[Text segment — start]

Innovation & Entrepreneurship – Marc Zuckerberg

Marc Zuckerberg is described as insecure, and communicatively awkward but with a high IQ. He has a strong preference for strictly logical principles and difficulty sensing social interaction or reading the emotions of others, a typical geek (Beahm, 2013).

Zuckerberg grew up in a prosperous family with two well-educated parents. His father was an entrepreneur, with a dental clinic at home. Zuckerberg has been programming a lot since high school. He developed ZuckNet, a chat network for his father’s clinic and the rest of the family. ZuckNet enabled the dental clinic’s specialists to share patient information with each other. His parents saw the potential and hired a software developer to further develop Zuckerberg’s skills. During university, Zuckerberg launched FaceMash, which he had to take off for privacy reasons (Biography Editors, 2019). Then he started Facebook with a few fellow students in 2004. The site was launched from a student room on the campus of the American university Harvard, where Zuckerberg was studying psychology at the time. Zuckerberg got his inspiration from Steve Jobs, intrigued by how Steve Jobs built Apple (Zuckerberg, 2016).

[Text segment — finish]

■ **Exercise directions**:
Reproduce the portion of the passage on Marc Zuckerberg that begins at the words "Marc Zuckerberg is" and ends after the words "geek (Beahm, 2013).".

[Record extracts — start]

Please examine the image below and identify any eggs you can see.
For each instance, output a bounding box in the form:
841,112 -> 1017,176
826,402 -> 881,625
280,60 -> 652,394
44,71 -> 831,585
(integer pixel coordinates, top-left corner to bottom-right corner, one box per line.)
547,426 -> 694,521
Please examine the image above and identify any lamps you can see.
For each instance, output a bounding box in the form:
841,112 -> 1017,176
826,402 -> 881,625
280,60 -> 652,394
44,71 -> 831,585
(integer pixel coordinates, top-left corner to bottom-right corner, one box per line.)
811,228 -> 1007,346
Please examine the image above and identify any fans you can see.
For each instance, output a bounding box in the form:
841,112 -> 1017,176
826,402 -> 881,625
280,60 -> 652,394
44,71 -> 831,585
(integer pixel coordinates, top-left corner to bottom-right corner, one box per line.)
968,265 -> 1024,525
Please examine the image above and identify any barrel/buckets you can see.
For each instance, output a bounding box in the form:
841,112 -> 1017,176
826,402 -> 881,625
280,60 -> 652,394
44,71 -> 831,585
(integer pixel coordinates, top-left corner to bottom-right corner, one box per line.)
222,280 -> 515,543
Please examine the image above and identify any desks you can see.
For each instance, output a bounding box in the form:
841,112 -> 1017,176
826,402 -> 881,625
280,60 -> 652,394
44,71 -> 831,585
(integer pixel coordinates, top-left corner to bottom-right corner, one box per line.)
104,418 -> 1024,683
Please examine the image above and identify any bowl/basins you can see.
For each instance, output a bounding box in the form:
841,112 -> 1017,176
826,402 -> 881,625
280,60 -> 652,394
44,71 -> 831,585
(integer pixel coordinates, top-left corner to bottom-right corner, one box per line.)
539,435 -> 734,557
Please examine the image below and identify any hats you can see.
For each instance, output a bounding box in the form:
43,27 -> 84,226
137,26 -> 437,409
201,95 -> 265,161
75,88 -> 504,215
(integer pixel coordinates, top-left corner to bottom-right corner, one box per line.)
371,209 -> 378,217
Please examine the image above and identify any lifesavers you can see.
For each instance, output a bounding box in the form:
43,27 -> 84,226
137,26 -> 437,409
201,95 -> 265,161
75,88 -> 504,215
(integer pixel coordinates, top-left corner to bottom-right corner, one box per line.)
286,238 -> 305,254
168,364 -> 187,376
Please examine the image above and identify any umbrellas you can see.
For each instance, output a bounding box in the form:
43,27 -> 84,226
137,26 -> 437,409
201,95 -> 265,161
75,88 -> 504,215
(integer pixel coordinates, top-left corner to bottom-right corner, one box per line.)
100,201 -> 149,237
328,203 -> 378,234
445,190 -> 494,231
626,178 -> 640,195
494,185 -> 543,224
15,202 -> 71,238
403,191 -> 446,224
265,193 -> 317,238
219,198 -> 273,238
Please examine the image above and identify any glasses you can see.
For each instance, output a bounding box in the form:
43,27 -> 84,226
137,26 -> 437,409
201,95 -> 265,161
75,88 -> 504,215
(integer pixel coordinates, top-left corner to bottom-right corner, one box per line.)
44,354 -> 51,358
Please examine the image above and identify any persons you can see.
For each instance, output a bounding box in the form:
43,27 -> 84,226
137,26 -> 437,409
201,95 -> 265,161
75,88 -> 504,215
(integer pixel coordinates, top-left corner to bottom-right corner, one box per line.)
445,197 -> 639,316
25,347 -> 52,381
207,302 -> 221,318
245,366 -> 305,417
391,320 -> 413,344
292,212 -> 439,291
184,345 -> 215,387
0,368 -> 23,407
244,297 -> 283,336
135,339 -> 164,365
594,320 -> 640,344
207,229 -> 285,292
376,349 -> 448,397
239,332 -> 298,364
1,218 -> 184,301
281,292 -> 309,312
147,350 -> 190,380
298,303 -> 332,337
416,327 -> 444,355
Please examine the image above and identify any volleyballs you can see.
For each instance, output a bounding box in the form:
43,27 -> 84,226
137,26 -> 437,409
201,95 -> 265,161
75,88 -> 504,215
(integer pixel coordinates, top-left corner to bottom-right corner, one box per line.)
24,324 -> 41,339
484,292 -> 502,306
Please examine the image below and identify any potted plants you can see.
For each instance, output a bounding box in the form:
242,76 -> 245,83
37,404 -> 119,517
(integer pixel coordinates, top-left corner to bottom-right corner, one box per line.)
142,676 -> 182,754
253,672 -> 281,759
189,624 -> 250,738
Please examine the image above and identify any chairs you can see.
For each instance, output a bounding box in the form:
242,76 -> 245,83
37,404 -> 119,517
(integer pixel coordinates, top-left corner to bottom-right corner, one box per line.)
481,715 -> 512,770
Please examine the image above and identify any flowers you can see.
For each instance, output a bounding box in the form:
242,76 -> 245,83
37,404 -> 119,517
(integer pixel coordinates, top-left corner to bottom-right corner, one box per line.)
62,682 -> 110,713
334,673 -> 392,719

[Record extracts — finish]

■ **Written solution**:
Marc Zuckerberg is described as insecure, and communicatively awkward but with a high IQ. He has a strong preference for strictly logical principles and difficulty sensing social interaction or reading the emotions of others, a typical geek (Beahm, 2013).